3) obtaining feature points of each triplet on an original drawing by utilizing an orb algorithm according to the triplets obtained in the step 2), taking a certain field near the feature points as a concerned local area, then calculating a corresponding area on the feature map, mapping the area into a feature map with a fixed size through roi alignment, obtaining local features of the shop pictures after global pooling, global average pooling or global maximum pooling, and performing training by utilizing the local features and the triplet loss function;

and (3) reasoning stage:

inputting two store pictures, and performing forward propagation through a neural network to obtain global features of the store pictures and a feature map after final convolution; obtaining feature points and concerned local areas of the two shop pictures by using an orb algorithm, and obtaining local features of the shop pictures by the same operation as the step 3); combining the global features and the local features of the store pictures in the reasoning stage to obtain final features expressed by the store pictures; determining whether two store pictures are the same store picture using the final features of the store pictures: and calculating the distance between the final features of the two store pictures, and if the distance is less than a specified threshold, considering the two store pictures as the same store picture, and if the distance is greater than the specified threshold, considering the two store pictures as not the same store picture.

The distance is the Euclidean distance between the two feature vectors, and the specified threshold value is 1.8-2.5.

The neural network in the step 1) adopts the following structure: directly removing the last full connection layer on the neural network structure; or after the last convolutional layer, followed by a global average firing, and then followed by a full-link layer of dimension 512 and a batchnorm layer.

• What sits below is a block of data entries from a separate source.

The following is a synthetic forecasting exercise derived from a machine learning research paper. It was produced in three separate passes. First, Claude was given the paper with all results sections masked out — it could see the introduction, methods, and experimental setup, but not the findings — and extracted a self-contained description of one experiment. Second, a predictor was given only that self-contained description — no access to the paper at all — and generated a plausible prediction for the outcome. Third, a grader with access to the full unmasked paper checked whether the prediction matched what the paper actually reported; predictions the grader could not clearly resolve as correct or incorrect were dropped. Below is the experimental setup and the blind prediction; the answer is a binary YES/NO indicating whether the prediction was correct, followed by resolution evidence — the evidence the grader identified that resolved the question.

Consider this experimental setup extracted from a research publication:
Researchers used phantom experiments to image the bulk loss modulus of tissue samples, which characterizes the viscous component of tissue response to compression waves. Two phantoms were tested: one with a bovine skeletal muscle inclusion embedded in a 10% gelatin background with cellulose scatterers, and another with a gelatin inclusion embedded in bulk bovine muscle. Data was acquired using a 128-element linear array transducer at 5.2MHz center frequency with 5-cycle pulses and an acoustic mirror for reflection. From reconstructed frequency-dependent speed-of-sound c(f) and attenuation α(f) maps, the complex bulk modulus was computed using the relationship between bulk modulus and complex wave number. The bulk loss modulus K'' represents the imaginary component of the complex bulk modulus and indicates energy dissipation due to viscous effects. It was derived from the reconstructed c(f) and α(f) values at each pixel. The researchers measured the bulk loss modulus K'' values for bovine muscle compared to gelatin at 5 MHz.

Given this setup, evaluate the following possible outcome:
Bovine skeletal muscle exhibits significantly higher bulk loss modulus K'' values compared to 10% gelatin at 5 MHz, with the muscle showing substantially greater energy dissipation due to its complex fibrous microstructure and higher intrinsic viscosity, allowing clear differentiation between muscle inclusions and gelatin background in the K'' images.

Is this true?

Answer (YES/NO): YES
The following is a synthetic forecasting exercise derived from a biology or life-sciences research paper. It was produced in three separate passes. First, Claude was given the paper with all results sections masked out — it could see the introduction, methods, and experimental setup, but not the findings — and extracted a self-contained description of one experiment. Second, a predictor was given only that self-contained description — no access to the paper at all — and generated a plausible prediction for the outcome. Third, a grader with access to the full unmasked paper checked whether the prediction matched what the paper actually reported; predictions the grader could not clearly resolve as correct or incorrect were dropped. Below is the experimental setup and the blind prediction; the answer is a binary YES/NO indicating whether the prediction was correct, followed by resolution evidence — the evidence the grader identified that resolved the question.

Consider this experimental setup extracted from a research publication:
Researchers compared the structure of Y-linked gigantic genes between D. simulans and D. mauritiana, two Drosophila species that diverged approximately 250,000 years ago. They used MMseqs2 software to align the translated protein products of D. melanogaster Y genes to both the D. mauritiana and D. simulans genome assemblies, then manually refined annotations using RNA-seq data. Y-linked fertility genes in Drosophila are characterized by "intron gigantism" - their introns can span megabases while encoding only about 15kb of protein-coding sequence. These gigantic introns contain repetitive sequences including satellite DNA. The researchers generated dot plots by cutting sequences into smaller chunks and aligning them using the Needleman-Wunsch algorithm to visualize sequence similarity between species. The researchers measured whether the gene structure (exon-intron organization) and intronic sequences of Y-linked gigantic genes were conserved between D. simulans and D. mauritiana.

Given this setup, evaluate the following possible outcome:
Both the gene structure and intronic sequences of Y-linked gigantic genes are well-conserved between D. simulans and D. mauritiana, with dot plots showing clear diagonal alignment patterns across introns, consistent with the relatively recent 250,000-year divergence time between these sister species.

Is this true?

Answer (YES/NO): NO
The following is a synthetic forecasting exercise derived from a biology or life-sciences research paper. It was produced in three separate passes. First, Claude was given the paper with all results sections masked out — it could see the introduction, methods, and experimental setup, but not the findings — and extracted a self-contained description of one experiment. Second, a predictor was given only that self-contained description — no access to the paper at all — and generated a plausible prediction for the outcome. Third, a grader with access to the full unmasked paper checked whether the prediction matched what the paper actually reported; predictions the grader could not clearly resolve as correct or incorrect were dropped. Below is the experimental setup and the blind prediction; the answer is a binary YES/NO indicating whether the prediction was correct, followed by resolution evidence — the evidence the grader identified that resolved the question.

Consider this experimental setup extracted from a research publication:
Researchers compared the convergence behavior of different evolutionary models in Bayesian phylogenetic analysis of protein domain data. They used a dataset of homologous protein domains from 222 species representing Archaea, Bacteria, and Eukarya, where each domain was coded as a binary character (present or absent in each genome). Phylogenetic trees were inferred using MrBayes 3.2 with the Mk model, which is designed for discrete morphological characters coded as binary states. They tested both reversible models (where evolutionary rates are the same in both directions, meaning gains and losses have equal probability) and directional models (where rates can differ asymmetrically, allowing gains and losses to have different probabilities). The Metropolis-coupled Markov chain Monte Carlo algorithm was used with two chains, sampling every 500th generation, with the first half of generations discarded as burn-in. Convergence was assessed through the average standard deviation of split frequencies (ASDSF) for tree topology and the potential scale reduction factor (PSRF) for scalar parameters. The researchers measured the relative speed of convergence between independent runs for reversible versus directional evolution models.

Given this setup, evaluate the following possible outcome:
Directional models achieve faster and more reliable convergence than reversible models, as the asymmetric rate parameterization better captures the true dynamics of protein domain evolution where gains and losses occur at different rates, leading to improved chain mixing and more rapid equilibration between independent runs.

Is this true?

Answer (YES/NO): NO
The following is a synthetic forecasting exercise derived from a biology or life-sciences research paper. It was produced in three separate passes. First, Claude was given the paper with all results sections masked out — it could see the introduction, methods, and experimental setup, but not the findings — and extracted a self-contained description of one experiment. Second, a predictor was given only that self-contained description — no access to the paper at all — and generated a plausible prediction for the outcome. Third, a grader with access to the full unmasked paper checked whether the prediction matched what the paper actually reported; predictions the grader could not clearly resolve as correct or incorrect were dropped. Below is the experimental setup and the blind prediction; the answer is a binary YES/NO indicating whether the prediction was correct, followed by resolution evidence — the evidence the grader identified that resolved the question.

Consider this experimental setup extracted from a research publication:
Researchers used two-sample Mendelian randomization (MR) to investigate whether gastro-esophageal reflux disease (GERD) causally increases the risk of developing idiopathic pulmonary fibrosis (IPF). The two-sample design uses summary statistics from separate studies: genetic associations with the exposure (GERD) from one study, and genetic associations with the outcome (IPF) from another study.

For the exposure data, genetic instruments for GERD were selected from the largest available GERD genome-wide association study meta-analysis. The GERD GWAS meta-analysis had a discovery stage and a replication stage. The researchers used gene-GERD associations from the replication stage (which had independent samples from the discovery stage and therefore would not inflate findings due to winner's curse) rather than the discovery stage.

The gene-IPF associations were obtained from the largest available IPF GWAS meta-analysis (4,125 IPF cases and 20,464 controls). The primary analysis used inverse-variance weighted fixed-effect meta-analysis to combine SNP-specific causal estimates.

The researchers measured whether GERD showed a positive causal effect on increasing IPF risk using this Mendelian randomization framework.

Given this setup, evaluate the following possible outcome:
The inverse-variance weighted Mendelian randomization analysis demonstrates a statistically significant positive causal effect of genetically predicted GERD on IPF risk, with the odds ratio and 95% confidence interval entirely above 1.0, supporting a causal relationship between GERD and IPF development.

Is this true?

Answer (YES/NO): YES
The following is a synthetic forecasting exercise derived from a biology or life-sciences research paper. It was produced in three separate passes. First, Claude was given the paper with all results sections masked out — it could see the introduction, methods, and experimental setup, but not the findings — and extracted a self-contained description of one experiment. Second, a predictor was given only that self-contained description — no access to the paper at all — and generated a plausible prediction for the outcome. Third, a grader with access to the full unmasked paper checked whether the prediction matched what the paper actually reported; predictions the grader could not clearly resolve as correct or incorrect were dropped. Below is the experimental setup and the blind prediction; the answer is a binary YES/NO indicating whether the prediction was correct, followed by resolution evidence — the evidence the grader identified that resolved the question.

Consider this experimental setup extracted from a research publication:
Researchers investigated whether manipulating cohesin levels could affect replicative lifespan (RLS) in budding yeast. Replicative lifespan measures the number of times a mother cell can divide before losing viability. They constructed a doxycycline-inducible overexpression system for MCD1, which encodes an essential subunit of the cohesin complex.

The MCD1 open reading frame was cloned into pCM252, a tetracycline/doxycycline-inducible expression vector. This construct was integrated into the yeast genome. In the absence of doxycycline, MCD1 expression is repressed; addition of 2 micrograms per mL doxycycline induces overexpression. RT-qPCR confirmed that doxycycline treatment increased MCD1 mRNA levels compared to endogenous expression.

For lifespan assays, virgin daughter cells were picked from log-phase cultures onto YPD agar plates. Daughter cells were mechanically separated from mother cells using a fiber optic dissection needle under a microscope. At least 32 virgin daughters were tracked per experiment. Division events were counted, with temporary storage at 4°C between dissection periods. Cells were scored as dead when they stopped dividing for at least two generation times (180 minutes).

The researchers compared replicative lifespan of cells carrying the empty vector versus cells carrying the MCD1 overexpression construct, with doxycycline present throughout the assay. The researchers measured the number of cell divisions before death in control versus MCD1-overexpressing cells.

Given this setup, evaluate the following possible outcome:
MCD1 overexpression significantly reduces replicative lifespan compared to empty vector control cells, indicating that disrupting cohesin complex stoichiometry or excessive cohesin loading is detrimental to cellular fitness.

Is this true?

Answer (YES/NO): NO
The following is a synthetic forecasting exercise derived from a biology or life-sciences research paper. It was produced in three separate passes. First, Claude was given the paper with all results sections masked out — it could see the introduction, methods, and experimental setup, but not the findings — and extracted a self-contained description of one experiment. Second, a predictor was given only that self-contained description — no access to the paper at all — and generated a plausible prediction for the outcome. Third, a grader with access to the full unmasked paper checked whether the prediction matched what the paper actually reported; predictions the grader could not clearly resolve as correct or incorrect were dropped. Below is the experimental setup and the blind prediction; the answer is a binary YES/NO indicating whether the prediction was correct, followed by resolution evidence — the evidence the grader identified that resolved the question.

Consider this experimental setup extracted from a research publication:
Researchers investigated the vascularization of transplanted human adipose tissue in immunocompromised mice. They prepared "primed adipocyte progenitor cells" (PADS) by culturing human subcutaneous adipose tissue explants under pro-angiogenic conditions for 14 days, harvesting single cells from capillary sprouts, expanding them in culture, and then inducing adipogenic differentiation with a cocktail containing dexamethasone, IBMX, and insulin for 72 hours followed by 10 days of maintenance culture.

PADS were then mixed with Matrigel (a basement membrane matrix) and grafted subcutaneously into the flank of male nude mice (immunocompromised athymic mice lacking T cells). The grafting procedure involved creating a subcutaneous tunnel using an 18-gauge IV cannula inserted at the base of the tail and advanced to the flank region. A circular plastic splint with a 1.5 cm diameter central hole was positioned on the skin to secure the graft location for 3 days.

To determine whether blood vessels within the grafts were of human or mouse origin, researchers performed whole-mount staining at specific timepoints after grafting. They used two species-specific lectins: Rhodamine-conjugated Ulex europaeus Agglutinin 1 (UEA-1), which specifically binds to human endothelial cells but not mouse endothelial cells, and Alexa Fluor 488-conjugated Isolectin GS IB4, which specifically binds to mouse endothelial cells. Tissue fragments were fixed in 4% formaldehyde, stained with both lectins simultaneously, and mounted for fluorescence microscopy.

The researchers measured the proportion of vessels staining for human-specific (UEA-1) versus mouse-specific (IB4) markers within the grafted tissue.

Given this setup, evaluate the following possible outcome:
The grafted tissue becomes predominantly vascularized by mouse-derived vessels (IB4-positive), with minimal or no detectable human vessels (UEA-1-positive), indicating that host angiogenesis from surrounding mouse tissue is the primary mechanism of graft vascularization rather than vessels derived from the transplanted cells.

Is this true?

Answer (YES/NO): YES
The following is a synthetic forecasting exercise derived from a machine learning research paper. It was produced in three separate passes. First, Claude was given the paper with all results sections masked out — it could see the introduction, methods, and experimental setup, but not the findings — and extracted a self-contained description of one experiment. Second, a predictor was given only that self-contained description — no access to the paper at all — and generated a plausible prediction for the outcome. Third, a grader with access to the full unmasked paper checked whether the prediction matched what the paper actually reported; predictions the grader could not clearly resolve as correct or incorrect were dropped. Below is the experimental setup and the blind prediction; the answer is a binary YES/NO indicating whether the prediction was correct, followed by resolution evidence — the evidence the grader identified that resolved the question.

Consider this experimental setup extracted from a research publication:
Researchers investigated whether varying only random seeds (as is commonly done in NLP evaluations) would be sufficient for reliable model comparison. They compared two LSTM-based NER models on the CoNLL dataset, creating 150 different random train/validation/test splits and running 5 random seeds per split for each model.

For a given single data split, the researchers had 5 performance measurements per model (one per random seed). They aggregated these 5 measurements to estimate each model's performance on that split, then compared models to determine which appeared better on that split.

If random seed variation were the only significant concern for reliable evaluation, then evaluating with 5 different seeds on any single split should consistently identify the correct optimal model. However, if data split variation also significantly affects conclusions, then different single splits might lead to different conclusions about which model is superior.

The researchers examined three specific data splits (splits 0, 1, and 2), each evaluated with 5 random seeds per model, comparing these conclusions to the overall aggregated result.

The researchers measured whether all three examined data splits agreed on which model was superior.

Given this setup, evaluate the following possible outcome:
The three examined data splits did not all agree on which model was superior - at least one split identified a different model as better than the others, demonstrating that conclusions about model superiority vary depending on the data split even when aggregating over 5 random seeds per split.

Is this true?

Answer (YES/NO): YES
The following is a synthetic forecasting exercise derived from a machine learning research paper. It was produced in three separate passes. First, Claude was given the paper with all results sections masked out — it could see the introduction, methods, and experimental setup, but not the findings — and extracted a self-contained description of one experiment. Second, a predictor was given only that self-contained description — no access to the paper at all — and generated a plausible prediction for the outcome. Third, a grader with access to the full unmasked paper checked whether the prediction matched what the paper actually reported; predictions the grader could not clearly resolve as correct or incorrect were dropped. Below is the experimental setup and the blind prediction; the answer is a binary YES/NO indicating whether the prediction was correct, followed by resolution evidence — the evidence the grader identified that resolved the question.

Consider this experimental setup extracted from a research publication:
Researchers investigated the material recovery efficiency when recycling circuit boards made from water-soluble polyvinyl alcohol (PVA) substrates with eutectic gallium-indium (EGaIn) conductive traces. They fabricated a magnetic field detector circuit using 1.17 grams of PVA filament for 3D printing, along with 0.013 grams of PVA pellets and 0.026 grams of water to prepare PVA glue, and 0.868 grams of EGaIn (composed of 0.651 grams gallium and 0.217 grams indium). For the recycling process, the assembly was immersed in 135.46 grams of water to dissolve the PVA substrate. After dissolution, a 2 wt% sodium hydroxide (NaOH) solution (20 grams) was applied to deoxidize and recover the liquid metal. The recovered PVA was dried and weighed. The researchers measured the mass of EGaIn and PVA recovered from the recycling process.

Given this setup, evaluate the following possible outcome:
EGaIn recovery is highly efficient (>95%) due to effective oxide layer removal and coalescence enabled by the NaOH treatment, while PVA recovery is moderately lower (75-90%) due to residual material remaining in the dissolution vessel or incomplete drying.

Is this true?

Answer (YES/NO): NO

The invention has the following beneficial effects:

in the training process, when the scale of the number of the classes is large, compared with the softmax loss function, the ternary loss function does not have the last full connection layer for classification, so a large number of parameters are reduced, and a large amount of storage space is saved. In addition, the characteristics learned by the ternary loss function have higher discrimination, and the discrimination of the characteristics can be improved because the characteristics of the same class are restricted to reduce the characteristic distance between the classes and the distance characteristics of different classes are increased as seen from the loss function; the local features and the global features share one neural network, and can be obtained by one-time forward propagation without bringing too much extra calculation overhead; the global features and the local features can better describe the picture, represent the picture and improve the accuracy of comparison.

Drawings

In order to more clearly illustrate the technical solutions of the embodiments of the present invention, the drawings required to be used in the embodiments of the present invention will be briefly described below. It is obvious that the drawings described below are only some embodiments of the invention, and that for a person skilled in the art, other drawings can be derived from them without inventive effort.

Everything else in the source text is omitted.